Politician from Mauritius (born 1954)

Rama Krishna Sithanen (born 21 April 1954) is a Mauritian politician and economist. He served as vice-prime minister of Mauritius from 2008 until 2010. Sithanen also served as finance minister between 1991 and 1995 when Sir Anerood Jugnauth was Prime Minister and from 2005 to 2010 under Navin Ramgoolam's cabinet. Afterwards, he was appointed as governor of the Bank of Mauritius in November 2024 until his resignation on 30 September 2025 after he was embroiled in the Menlo Park-MIC-BOM scandal.

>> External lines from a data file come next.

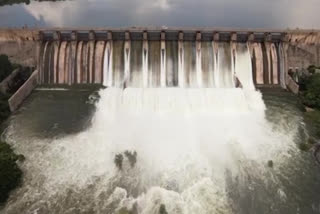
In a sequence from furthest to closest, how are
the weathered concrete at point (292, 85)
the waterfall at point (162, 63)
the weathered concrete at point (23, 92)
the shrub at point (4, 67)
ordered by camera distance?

In 2011, Sithanen worked as Director of Strategy at the African Development Bank. In the same year he took up the role of Chairman and Director of International Financial Services ("IFS"), a large management company in Mauritius. In 2016, he became the Chairman of Sanne Group PLC's Mauritius branch, following its acquisition of IFS. Between 2013 and 2017, he chaired the Rwanda Development Board. In 2022, Apex Group, a global financial solution provider, acquired Sanne Group PLC and in 2023 Dr Sithanen has become Independent Director and Chairperson of Apex Group's Mauritius group of companies.

==Background and education==

Dr Sithanen comes from a modest background, due to poverty he was forced to abandon school to work at an early age. However, later on, young Rama took back his studies and went to London School of Economics to read economics and completed a Bsc (Econ) First Class Honours and a Msc (Econ) with distinction. Later on, during his mandate as Finance minister he obtained a PhD in Politics at the age of 51, while his thesis was 'An examination of alternative electoral systems for Mauritius' from Brunel University.

==Honours==
He was honored by the President and was promoted to the highest rank in the Order of the Star and Key of the Indian Ocean and received the grade of Grand Commander and therefore use the prefix Hon. and post nominal GCSK.